§ Written request
Please rewrite the items below, putting "wool beanie" wherever "knitted hat" appears and changing nothing else.

====== Provided data ======

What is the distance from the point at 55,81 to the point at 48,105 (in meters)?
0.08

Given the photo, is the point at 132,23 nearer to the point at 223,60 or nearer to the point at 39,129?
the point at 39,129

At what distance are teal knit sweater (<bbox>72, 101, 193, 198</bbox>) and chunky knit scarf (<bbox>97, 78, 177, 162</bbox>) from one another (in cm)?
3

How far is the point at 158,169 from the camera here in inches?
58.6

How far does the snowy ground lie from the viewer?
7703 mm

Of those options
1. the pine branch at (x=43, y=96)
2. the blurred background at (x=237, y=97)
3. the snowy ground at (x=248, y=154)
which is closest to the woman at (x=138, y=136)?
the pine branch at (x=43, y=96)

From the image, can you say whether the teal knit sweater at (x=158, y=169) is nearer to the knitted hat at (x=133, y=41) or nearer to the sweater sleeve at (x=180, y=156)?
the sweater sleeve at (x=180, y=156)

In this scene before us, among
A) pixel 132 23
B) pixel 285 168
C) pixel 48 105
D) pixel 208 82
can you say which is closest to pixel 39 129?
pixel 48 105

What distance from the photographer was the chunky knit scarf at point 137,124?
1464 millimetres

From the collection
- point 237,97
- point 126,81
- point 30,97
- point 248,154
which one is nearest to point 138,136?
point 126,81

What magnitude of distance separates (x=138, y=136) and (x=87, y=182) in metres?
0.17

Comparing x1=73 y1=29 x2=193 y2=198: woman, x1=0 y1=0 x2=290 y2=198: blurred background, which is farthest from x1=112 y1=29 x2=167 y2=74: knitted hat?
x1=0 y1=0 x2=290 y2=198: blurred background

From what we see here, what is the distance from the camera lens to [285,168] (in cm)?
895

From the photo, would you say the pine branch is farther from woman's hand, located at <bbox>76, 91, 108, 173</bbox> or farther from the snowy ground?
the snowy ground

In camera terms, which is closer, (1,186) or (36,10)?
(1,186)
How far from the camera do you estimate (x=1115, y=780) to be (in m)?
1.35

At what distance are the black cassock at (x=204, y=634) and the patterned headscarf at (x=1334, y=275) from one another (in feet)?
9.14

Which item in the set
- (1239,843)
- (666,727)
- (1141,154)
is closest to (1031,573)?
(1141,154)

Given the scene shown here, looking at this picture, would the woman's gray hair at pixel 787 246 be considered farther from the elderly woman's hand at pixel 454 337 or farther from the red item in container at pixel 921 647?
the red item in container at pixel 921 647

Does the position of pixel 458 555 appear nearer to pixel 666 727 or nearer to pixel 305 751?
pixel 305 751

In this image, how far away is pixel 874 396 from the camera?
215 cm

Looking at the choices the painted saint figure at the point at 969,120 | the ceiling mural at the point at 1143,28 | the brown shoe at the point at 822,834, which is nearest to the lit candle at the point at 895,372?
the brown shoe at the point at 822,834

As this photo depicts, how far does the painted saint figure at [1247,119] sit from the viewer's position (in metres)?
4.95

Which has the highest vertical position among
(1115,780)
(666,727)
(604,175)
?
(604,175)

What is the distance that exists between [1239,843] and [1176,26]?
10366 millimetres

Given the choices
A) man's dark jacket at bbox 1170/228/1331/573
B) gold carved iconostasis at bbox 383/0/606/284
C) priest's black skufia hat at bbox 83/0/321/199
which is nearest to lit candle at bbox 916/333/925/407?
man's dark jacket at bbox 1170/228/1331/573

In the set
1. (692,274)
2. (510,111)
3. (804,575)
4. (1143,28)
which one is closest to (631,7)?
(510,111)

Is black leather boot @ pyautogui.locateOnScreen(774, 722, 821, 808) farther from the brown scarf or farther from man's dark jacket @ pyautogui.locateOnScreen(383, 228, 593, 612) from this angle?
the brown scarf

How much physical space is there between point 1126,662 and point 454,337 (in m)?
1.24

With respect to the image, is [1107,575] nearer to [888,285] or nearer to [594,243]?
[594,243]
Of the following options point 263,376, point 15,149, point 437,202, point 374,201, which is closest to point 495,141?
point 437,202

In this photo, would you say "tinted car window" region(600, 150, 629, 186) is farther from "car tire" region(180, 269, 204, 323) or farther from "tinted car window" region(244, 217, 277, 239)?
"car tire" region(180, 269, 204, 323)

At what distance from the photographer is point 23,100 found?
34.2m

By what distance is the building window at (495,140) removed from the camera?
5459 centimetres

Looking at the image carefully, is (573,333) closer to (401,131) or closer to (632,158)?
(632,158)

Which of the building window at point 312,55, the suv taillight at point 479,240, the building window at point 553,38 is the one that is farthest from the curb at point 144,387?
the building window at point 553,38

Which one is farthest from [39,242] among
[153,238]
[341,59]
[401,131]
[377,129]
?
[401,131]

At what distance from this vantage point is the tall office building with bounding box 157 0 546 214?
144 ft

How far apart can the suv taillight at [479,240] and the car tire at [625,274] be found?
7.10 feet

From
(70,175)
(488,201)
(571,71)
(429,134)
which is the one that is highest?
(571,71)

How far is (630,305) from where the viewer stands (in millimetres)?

======

§ Reply
What is the distance from the point at 55,81 to the point at 48,105 (in meters)?
0.08

Given the photo, is the point at 132,23 nearer to the point at 223,60 or nearer to the point at 39,129?
the point at 39,129

At what distance are teal knit sweater (<bbox>72, 101, 193, 198</bbox>) and chunky knit scarf (<bbox>97, 78, 177, 162</bbox>) from one another (in cm)?
3

How far is the point at 158,169 from the camera here in inches?
58.6

How far does the snowy ground lie from the viewer?
7703 mm

Of those options
1. the pine branch at (x=43, y=96)
2. the blurred background at (x=237, y=97)
3. the snowy ground at (x=248, y=154)
which is closest to the woman at (x=138, y=136)?
the pine branch at (x=43, y=96)

From the image, can you say whether the teal knit sweater at (x=158, y=169) is nearer to the wool beanie at (x=133, y=41) or nearer to the sweater sleeve at (x=180, y=156)?
the sweater sleeve at (x=180, y=156)

In this scene before us, among
A) pixel 132 23
B) pixel 285 168
C) pixel 48 105
D) pixel 208 82
can you say which is closest to pixel 39 129?
pixel 48 105

What distance from the photographer was the chunky knit scarf at point 137,124?
1464 millimetres

From the collection
- point 237,97
- point 126,81
- point 30,97
- point 248,154
which one is nearest to point 138,136?
point 126,81

What magnitude of distance separates (x=138, y=136) and (x=87, y=182) in metres?
0.17

Comparing x1=73 y1=29 x2=193 y2=198: woman, x1=0 y1=0 x2=290 y2=198: blurred background, which is farthest from x1=112 y1=29 x2=167 y2=74: wool beanie?
x1=0 y1=0 x2=290 y2=198: blurred background

From what we see here, what is the distance from the camera lens to [285,168] (in cm)?
895

From the photo, would you say the pine branch is farther from woman's hand, located at <bbox>76, 91, 108, 173</bbox> or farther from the snowy ground?
the snowy ground

In camera terms, which is closer, (1,186) or (36,10)?
(1,186)
How far from the camera do you estimate (x=1115, y=780) to be (in m)?
1.35

At what distance are the black cassock at (x=204, y=634) and the patterned headscarf at (x=1334, y=275) from one another (in feet)?
9.14

Which item in the set
- (1239,843)
- (666,727)
- (1141,154)
is closest to (1031,573)?
(1141,154)

Given the scene shown here, looking at this picture, would the woman's gray hair at pixel 787 246 be considered farther from the elderly woman's hand at pixel 454 337 or farther from the red item in container at pixel 921 647?
the red item in container at pixel 921 647

Does the position of pixel 458 555 appear nearer to pixel 666 727 or nearer to pixel 305 751?
pixel 305 751

In this image, how far away is pixel 874 396 from the camera?
215 cm

Looking at the choices the painted saint figure at the point at 969,120 | the ceiling mural at the point at 1143,28 | the brown shoe at the point at 822,834, which is nearest to the lit candle at the point at 895,372?
the brown shoe at the point at 822,834

As this photo depicts, how far does the painted saint figure at [1247,119] sit from the viewer's position (in metres)?
4.95

Which has the highest vertical position among
(1115,780)
(666,727)
(604,175)
?
(604,175)

What is the distance that exists between [1239,843] and [1176,26]?
10366 millimetres

Given the choices
A) man's dark jacket at bbox 1170/228/1331/573
B) gold carved iconostasis at bbox 383/0/606/284
C) priest's black skufia hat at bbox 83/0/321/199
which is nearest to lit candle at bbox 916/333/925/407?
man's dark jacket at bbox 1170/228/1331/573

In the set
1. (692,274)
2. (510,111)
3. (804,575)
4. (1143,28)
which one is closest to (631,7)?
(510,111)

Is black leather boot @ pyautogui.locateOnScreen(774, 722, 821, 808) farther from the brown scarf or farther from man's dark jacket @ pyautogui.locateOnScreen(383, 228, 593, 612) from this angle?
the brown scarf

How much physical space is there between point 1126,662 and point 454,337 (in m)?
1.24

With respect to the image, is [1107,575] nearer to [888,285] or nearer to [594,243]?
[594,243]
Of the following options point 263,376, point 15,149, point 437,202, point 374,201, which is closest to point 495,141?
point 437,202

In this photo, would you say "tinted car window" region(600, 150, 629, 186) is farther from "car tire" region(180, 269, 204, 323) or farther from "tinted car window" region(244, 217, 277, 239)?
"car tire" region(180, 269, 204, 323)

At what distance from the photographer is point 23,100 found?
34.2m

By what distance is the building window at (495,140) removed from the camera?
5459 centimetres

Looking at the image carefully, is (573,333) closer to (401,131) or closer to (632,158)?
(632,158)

Which of the building window at point 312,55, the suv taillight at point 479,240, the building window at point 553,38 is the one that is farthest from the curb at point 144,387?
the building window at point 553,38

Which one is farthest from [39,242] among
[153,238]
[341,59]
[401,131]
[377,129]
?
[401,131]

At what distance from this vantage point is the tall office building with bounding box 157 0 546 214?
144 ft

How far apart can the suv taillight at [479,240] and the car tire at [625,274] be found?
7.10 feet

From
(70,175)
(488,201)
(571,71)
(429,134)
which is the one that is highest?
(571,71)

How far is (630,305) from where the viewer stands (in millimetres)?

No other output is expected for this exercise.